Deux rangés de grandes tables pliables avec leurs bancs, plusieurs fauteuils en plastique blanc empilés le long de parois faites d’une bâche blanche qui rappelle ces grandes tentes que l’on utilise pour les réceptions. Un barnum pour tout décor rythme la pièce et vingt ans de la vie d’une famille condensés en quatre séquences : deux enterrements et deux mariages entrecroisés, autant de rites de passage qui fédèrent trois générations dans autant de réunions familiales. Des cérémonies pourtant, le spectateur ne verra rien. Tout se passe dans les coulisses, dans ce même espace vide, nu comme une plaie ouverte, qui devient le creuset dans lequel bouillonnent les joies, les chagrins, les espoirs ravalés et les renoncements amers. Une mécanique implacable interroge alors ce qu’il reste de nos actes quand le sablier s’inverse, et ces chaînes invisibles qui tissent nos héritages, ce que nous léguons malgré nous. Au fur et à mesure, le temps, inexorable, révèle les fractures et les liens de cette famille dont les contours se dessinent peu à peu. Chaque mot, chaque silence porte en lui l’écho des actions passés et leurs répercussions futures. Les courses vives et intranquilles des protagonistes ne disent pas autre chose. « Je n’arrive pas à dire l’époque dans laquelle nous vivons qui le peut ? » demandera plus tard Audrey.

Illustration 2
Les conséquences, Pascal Rambert, 2025 © Photo : Louise Quignon

« La vérité de l’homme c’est son déchet »

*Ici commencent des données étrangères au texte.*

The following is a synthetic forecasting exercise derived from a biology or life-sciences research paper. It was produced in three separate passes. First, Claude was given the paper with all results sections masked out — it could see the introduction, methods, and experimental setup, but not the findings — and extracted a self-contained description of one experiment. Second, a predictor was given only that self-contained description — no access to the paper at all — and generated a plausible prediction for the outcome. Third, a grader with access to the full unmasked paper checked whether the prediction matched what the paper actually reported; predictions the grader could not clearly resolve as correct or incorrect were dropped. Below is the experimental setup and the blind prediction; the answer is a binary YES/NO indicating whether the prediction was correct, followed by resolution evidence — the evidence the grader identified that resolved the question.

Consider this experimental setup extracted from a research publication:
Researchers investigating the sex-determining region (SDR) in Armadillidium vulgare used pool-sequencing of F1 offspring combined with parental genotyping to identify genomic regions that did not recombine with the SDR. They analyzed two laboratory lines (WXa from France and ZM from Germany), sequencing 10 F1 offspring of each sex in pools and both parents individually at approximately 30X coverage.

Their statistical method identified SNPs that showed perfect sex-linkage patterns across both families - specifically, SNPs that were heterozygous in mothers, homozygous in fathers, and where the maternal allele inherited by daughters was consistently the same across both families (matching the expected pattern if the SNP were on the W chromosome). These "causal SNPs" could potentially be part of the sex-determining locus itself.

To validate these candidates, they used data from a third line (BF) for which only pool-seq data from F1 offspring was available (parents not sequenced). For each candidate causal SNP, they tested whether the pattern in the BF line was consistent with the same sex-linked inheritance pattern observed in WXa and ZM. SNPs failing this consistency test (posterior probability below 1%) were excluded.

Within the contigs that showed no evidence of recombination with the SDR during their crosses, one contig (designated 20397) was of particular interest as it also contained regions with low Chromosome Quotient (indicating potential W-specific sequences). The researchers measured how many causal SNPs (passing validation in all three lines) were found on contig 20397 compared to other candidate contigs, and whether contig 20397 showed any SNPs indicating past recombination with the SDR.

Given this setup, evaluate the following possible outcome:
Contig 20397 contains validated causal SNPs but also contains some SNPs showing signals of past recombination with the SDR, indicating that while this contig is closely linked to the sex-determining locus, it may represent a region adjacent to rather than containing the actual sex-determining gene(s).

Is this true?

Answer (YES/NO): NO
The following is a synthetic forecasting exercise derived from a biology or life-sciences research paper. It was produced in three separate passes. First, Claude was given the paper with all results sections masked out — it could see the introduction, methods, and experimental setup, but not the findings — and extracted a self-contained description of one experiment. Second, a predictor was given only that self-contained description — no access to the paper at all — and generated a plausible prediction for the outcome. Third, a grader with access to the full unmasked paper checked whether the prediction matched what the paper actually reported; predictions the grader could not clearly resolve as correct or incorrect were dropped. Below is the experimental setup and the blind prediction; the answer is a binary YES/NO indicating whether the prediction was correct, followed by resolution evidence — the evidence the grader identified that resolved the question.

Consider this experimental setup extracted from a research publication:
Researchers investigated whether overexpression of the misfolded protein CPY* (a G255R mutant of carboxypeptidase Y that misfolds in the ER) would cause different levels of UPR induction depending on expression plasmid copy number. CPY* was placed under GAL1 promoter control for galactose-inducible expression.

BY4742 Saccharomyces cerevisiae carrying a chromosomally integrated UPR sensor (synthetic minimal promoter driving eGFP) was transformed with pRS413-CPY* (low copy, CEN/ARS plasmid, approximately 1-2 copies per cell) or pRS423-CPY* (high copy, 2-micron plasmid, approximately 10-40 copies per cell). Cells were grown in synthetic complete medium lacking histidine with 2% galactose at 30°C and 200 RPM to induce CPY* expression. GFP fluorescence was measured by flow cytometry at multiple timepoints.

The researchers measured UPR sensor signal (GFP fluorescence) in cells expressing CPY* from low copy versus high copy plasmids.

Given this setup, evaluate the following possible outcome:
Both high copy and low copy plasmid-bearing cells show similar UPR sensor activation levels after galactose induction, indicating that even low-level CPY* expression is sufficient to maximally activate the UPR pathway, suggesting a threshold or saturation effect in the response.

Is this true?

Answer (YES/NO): NO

Figure majeure du théâtre contemporain, Pascal Rambert appartient à cette lignée d'auteurs-metteurs en scène pour qui le théâtre est avant tout un laboratoire de la langue et du corps. « Les conséquences[1] » n’est pas un récit illustré mais une machine langagière qui scrute la façon dont les paroles fabriquent – et détruisent – le réel. Avec cette pièce, premier volet d’une trilogie ambitieuse[2], le metteur en scène poursuit son exploration des relations humaines, mais opère un virage audacieux, passant du scalpel intime de l’amour disséqué à la fresque chorale d’une famille traversée par le temps. Pour saisir l’ampleur de l’œuvre, il faut d’abord en cerner la forme, cette architecture cubique que Rambert affectionne, là où un événement – un deuil, une union – explose en une polyphonie brute. L’espace scénique, conçu par Aliénor Durand avec une économie qui frise l’austérité, n’est qu’un vide béant, éclairé par les jeux subtils d’Yves Godin, éclats crus sur des visages en sueur, faisceaux qui taillent les corps comme des ombres portées sur un mur de deuil antique. Pas de décor superflu, pas de rideau pour masquer les transitions, les séquences s’enchaînent dans un continuum fluide, comme si le temps théâtral refusait toute illusion de linéarité. Pascal Rambert, pour qui le théâtre tient dans l’énoncé : « quelqu’un entre sur un plateau et parle », fait de la parole le pivot central de son œuvre. Des monologues fusent comme des uppercuts, des duos s’entremêlent en un ballet verbal dans lequel l’amour cogne contre la rancune, la politique s’invite à table comme un convive indésirable. La musique d’Alexandre Meyer, discrète et lancinante comme un pouls qui bat sous la peau, ponctue ces éclats. Minimaliste, elle amplifie les silences, tandis que les mutations physiques – les cheveux qui grisonnent, les épaules qui s’affaissent, les regards qui s’aiguisent ou se voilent –, marquent le passage du temps.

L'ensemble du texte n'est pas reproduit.